Monday, Jul. 12, 1943
The Great Debate
The next great Congressional debate on the international position of the U.S. will come this fall. Once the question for debate was: Should the U.S. cooperate with the other United Nations? Now all that is over the dam. The people have said yes (the most recent Gallup poll showed 74% for an international police force). The Republican Party generally has cleared its skirts of isolationism; with this refuge gone, only a few really bigoted isolationists remain.
The debate has moved to a new phase: How should the U.S. cooperate? And how specifically should Congress assure such cooperation?
Last week Congress readied the stage. In the Senate, Michigan's Arthur H. Vandenberg, once solidly identified with Republican isolationism, joined with Maine's Republican Wallace H. White Jr. to plump for postwar cooperation. Their resolution avoided specific commitments.
Four months ago, when Senators Ball, Burton, Hatch and Hill introduced their provocative resolution (now known as B2H2), a full-dress debate on the U.S. postwar position was unthinkable. The B2H2 resolution is the most specific of all postwar resolutions (36 to date) before Congress: it calls on the U.S. to take the initiative in forming a United Nations organization to set up machinery for peaceful settlement of disputes between nations and establish a United Nations police force to stop future aggression. Texas' Tom Connally, chairman of the Senate's Foreign Relations Committee, stuffed B2H2 into his pigeonhole.
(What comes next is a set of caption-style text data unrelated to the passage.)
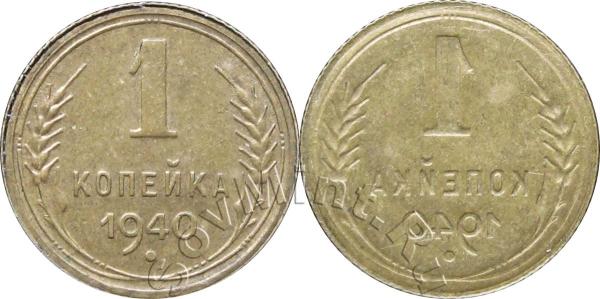 1 копейка 1940, залипуха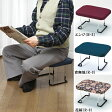 送料無料 コンパクトサイズの折りたたみ式 らくらく正座椅子座椅子/正座座椅子/座椅子/正座いす/椅子/R-3-Kinki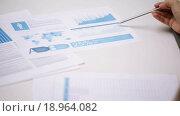 Купить «female hands with pen filling papers», видеоролик № 18964082, снято 31 октября 2015 г. (c) Syda Productions / Фотобанк Лори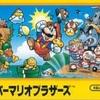 Nintendo Switch Online ファミコン攻略メモ スーパーマリオブラザーズ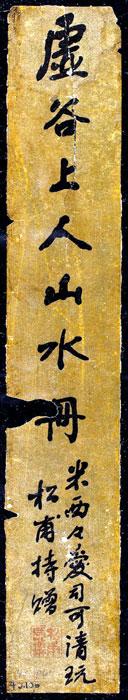 1943.106.26---Title-slip.jpg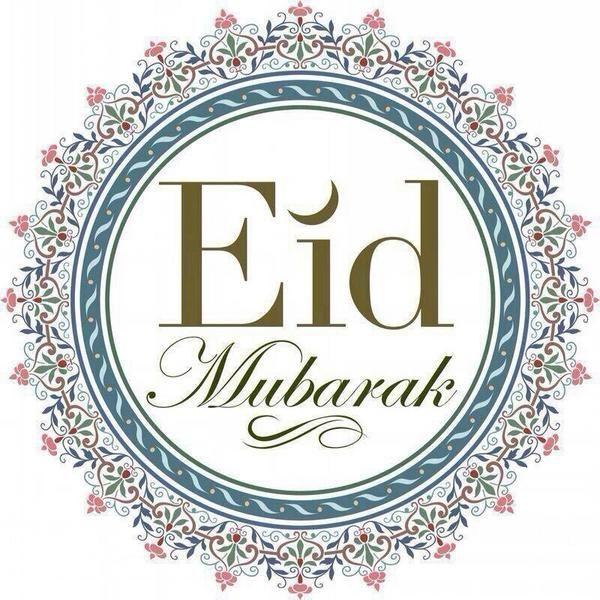 تقبل الله منا ومنكم TaqabbalAllahu minna wa minkum May Allah.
Last week sponsors of B2H2 bluntly served notice that they would demand debate on their resolution when Congress returns this autumn. Then they announced a bold and backbreaking plan to enlist popular support. Throughout the heat of July and August, eight teams of Congressmen--one Democrat and one Republican to a team--will stump 26 States in favor of B2H2. Republican Joe Ball, teamed with Tennessee's Representative Albert Gore, started the tour this week on the West Coast. Besides the other three authors of B2H2, the teams include, from the Senate: Missouri's Truman, Michigan's Ferguson, South Carolina's Maybank; from the House: Minnesota's Judd, Pennsylvania's Wright, Maine's Hale, Georgia's Ramspeck, Oklahoma's Monroney, Indiana's La Follette and Massachusetts' Herter--some of the best brains in Congress.